消えた最後の独り言

昨年の12月8日「独り言」が消えた瞬間に私は実家で一人ちょうど長い文章を書いていた。
その事も、そしてそれを慌てて保存した事も実はすっかり忘れていて、昨日ガンの転移を告知された母の様子を見ていて突然思い出した。

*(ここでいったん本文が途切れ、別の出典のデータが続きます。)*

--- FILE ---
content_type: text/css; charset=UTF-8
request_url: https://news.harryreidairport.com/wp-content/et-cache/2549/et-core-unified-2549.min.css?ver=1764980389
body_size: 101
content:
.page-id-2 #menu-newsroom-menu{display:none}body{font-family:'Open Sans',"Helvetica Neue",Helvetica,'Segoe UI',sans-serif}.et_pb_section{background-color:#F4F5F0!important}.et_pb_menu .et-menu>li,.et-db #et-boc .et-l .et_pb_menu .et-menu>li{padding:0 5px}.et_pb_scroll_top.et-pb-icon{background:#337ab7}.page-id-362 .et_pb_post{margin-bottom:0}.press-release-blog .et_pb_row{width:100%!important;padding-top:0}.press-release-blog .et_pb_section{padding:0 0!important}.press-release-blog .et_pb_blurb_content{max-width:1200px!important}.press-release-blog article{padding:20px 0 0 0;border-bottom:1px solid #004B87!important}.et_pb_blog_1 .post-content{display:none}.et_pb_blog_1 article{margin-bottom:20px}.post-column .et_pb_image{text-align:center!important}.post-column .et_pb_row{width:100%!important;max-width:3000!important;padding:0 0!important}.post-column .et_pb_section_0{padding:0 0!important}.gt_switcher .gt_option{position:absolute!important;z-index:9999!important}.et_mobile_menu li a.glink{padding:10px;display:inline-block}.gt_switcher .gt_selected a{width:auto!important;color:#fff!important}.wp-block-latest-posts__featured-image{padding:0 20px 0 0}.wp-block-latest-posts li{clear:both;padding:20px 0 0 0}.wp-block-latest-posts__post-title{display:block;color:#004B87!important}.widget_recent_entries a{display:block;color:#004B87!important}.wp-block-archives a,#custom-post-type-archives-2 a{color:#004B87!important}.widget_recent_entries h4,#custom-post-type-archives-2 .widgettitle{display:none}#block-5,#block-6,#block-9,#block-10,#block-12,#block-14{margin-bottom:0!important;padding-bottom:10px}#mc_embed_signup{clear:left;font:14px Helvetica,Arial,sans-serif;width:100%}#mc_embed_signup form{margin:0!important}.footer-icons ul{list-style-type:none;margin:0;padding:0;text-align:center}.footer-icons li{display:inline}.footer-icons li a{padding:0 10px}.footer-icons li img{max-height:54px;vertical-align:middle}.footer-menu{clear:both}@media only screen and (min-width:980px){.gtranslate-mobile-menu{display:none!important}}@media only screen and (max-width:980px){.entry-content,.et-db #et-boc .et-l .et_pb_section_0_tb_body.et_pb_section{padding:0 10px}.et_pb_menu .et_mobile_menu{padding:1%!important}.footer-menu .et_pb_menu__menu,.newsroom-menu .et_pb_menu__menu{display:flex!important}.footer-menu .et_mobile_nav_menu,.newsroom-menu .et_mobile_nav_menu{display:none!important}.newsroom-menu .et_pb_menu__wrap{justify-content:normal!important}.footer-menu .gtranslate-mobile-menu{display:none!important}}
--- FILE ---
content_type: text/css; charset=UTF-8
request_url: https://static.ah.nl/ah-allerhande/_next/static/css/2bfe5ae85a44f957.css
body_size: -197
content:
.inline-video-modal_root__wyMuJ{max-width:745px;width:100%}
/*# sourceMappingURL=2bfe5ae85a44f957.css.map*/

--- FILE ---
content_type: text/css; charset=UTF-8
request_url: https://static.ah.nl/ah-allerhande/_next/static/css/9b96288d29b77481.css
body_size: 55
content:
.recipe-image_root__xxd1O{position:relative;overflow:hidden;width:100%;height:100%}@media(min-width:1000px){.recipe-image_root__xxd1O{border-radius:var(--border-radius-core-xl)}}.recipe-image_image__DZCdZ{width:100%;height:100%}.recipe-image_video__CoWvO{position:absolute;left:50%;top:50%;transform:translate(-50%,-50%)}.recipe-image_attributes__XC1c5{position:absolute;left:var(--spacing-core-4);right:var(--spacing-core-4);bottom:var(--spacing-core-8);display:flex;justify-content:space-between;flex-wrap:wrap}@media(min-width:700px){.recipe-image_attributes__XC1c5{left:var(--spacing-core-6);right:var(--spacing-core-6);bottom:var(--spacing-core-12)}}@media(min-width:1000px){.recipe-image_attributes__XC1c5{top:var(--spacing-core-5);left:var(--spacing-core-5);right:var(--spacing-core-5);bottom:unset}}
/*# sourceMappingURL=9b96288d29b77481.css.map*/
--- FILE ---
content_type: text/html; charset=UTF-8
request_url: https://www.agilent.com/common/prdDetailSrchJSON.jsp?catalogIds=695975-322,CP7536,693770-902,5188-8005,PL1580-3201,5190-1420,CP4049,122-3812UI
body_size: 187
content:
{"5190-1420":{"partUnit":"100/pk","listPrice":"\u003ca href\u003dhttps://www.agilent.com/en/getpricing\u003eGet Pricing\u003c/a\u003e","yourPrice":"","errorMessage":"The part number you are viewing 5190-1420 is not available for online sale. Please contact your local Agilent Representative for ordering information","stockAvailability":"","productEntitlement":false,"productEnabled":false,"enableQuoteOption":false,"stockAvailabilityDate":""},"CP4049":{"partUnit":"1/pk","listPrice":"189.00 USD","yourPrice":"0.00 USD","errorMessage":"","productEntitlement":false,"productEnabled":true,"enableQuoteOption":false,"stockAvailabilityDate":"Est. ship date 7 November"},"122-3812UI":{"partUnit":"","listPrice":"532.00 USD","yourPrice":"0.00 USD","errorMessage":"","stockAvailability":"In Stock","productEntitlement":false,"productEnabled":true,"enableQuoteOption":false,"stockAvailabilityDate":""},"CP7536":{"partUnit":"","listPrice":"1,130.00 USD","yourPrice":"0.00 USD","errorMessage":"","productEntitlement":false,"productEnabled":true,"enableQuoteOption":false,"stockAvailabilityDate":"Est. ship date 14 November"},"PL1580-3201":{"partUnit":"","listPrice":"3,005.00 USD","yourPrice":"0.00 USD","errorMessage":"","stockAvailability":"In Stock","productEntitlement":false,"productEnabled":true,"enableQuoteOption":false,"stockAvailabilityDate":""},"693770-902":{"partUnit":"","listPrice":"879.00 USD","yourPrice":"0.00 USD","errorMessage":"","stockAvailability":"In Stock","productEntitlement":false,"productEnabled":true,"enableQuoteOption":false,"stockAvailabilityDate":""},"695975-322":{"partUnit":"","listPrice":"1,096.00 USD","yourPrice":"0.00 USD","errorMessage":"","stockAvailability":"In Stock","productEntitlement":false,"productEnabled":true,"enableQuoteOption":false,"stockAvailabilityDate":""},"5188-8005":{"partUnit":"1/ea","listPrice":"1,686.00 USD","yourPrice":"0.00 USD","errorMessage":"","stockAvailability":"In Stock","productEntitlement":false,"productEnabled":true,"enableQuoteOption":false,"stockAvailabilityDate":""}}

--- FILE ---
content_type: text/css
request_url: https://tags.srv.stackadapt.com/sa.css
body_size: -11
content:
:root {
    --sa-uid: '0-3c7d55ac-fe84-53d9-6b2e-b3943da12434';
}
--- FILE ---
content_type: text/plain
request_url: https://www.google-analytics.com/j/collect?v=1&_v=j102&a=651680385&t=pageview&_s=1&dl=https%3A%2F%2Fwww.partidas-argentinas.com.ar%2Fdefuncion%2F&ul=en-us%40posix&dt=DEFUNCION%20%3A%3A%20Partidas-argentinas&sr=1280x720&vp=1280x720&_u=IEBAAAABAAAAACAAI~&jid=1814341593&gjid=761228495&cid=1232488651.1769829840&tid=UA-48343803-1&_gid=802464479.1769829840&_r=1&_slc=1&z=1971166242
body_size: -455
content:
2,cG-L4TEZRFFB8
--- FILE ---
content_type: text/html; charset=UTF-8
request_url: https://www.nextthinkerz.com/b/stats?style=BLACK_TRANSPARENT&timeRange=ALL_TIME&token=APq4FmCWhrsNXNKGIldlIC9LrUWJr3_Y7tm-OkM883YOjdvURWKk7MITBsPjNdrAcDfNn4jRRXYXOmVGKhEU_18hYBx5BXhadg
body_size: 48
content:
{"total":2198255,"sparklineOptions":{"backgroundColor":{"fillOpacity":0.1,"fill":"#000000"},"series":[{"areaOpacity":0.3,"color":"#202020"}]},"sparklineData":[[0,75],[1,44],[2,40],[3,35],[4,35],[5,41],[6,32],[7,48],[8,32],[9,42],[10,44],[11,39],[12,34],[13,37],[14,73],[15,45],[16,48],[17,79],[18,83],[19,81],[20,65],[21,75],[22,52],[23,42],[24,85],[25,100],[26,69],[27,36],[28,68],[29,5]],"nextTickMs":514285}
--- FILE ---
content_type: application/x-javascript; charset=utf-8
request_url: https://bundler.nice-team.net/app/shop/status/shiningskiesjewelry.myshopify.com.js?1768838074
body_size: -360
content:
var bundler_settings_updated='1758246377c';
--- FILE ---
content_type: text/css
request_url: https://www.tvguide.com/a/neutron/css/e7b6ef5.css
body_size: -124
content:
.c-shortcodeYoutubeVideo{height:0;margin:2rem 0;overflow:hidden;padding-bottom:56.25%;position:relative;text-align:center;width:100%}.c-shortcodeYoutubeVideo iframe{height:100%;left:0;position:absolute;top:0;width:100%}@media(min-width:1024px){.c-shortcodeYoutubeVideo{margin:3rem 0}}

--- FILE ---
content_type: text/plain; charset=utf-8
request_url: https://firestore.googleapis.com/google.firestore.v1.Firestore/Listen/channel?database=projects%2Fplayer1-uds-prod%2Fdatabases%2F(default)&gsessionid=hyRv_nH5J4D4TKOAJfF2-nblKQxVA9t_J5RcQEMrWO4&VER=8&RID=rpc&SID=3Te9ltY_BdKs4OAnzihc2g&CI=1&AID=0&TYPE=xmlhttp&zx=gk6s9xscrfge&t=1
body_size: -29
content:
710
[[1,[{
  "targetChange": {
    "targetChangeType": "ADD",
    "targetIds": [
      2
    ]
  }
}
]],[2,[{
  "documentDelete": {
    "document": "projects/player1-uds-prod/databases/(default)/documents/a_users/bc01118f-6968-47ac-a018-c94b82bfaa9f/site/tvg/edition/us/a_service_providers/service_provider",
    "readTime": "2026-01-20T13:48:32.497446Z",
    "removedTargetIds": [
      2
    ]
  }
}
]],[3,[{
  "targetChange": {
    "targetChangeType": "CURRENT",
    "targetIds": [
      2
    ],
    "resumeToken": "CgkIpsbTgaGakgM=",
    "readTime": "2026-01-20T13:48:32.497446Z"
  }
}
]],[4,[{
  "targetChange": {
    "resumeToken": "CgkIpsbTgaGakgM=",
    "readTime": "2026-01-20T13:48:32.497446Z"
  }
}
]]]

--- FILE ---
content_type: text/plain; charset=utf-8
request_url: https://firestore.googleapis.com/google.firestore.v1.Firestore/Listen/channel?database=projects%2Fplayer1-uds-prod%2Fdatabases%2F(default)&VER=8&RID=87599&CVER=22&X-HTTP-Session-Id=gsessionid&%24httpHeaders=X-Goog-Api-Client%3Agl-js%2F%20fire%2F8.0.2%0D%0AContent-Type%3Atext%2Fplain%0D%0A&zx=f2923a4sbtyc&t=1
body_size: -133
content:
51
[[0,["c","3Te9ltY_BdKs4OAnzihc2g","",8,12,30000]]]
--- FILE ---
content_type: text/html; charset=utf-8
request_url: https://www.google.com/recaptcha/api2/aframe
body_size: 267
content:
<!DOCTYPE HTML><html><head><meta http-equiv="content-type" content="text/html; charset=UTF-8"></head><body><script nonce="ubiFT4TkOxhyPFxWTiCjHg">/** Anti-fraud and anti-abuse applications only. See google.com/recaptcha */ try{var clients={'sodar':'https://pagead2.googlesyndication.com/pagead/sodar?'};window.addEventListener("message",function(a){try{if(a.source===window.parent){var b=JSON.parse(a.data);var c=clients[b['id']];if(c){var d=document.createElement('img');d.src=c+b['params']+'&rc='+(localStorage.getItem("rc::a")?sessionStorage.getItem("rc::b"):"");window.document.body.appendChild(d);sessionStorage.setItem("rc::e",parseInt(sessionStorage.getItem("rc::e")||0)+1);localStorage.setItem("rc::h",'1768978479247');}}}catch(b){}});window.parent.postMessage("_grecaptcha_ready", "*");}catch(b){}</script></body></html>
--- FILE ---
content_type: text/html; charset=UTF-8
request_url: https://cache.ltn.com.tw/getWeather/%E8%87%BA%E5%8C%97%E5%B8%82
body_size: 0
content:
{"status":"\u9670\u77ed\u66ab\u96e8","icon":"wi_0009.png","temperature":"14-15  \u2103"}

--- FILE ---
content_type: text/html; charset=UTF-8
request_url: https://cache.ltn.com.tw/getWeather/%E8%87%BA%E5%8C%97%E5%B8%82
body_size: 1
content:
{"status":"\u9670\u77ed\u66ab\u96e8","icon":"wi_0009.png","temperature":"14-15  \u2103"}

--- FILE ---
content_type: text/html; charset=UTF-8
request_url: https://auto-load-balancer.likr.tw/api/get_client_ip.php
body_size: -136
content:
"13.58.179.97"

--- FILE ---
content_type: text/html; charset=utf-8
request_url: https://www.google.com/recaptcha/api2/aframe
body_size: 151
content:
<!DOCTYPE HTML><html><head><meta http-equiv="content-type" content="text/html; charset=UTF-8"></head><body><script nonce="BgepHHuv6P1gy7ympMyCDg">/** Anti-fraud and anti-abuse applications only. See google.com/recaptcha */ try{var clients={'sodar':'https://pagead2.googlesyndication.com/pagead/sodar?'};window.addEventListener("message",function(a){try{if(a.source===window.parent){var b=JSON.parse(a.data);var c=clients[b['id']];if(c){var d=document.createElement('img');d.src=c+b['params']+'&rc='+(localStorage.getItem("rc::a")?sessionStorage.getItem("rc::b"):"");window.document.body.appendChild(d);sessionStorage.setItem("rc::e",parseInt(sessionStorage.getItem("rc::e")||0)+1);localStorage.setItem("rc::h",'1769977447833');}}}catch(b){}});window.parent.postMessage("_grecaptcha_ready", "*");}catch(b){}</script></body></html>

平然として、死ぬ事に対してなんのためらいもないかのように見えた母。

私も何となく「死」について長々と書いちゃったものだから、いきなり「独り言」が消えて(と言うかホームページ自体が消えてしまって)これは人目につかなくていいものだったんだろうな?と勝手に思い込んで、
そして昨日この事を思い出した事は、ここにこうして載せてあげないといけない、なんて勝手に思ったり(笑)

それで、ゴメンね。
昨年11月母が大ケガをして入院した連絡を受けて、それでもツアーでなかなか別府に戻れなくてやっと戻った夜の「消えてしまった独り言」の最後の最後の書き込みを。

* * *

ところで、
上海から戻る日に飛行機が堕ちる夢を見た。
母の事が心配だったせいもあるのかな?

昔読んだ村上龍の本に「自分がいつどうやって死ぬのかが不安で、いつもそればかりを考えてる女」のくだりがあった。
私は死ぬ間際、まだ死にたくないと思うんかな?
それとも黒田官兵衛みたいに「なにもやり残した事がない」なんて思うのかな?(笑)
なんて考えた事がある。

どんどんと急降下する飛行機の中、
夢の中の私はノートを取り出してお礼の言葉を書き残そうとしていた。
「しお、ありがとね。
なず、ありがとね。
わしゃ、しおの事お願いね」と家族に。
そして目を閉じて北の方からみんなのひとりひとりの顔が瞼の裏に浮かぶ。
「千葉さん、千葉さんの身体を心配してたのに私の方が先だなんてね。
まぁちゃん、もう一度逢いたかったなぁ」
なんて、みんなの笑った顔を思い浮かべながら思いついた一言を書いていたら、
広島辺りまで来て「あー、もう時間がない!沖縄や上海まで書けない」と焦る。
書き始めたんだから、ひとりひとり最後まで書きたかったな、と思う。
そして「本当にみんなに良くしてもらったなぁ、楽しかったなぁ」なんて思って涙が溢れて。。。
飛行機はさらに急降下、もう字も書けない!!ってなって静かに目を閉じた。

そんな夢で目が覚めた。
私は、死ぬ瞬間は「幸せだった」と思いながら死ぬんだな、と確信した(笑)
いつ、何処で、どんな風に死んでしまうかは誰にもわからない。
これはみんな同じで、自ら死を選ぶ人を除けばだけど。
そしてその瞬間夢の中の私みたいに、みんなに「ありがとう」と書き残せるか、なんてわからない。
だから、
こんな夢を見たついでに、って言い方も間違ってるけど。。。

今日、書き残しておきましょう。
「ありがとう」を伝えさせて下さいね。
「出逢ってくれて、沢山優しくしてもらった。
一緒にいっぱい笑ったね。。。
私は幸せです。本当にありがとう」


* * *

今年に入って、昨年頂いたみんなの笑顔に感謝の気持ちを届けたくて純徹に送った。
あんまり沢山でyotaりんには申し訳なかったけど(笑)

それって、ふと思いついた事だと思ったんだけど、実は年末から繋がってた事だったんだ?